* Start *

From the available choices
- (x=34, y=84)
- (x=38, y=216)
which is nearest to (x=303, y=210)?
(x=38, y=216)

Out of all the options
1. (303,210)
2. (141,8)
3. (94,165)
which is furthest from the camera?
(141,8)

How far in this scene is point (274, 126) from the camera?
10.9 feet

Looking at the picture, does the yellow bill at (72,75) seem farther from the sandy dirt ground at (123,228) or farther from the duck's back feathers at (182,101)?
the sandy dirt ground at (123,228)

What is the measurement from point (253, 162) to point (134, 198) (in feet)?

* End *

Locate each line above that contains the word "dirt" and copy it out in full. Case counts when matching.

Looking at the picture, does the yellow bill at (72,75) seem farther from the sandy dirt ground at (123,228) or farther from the duck's back feathers at (182,101)?
the sandy dirt ground at (123,228)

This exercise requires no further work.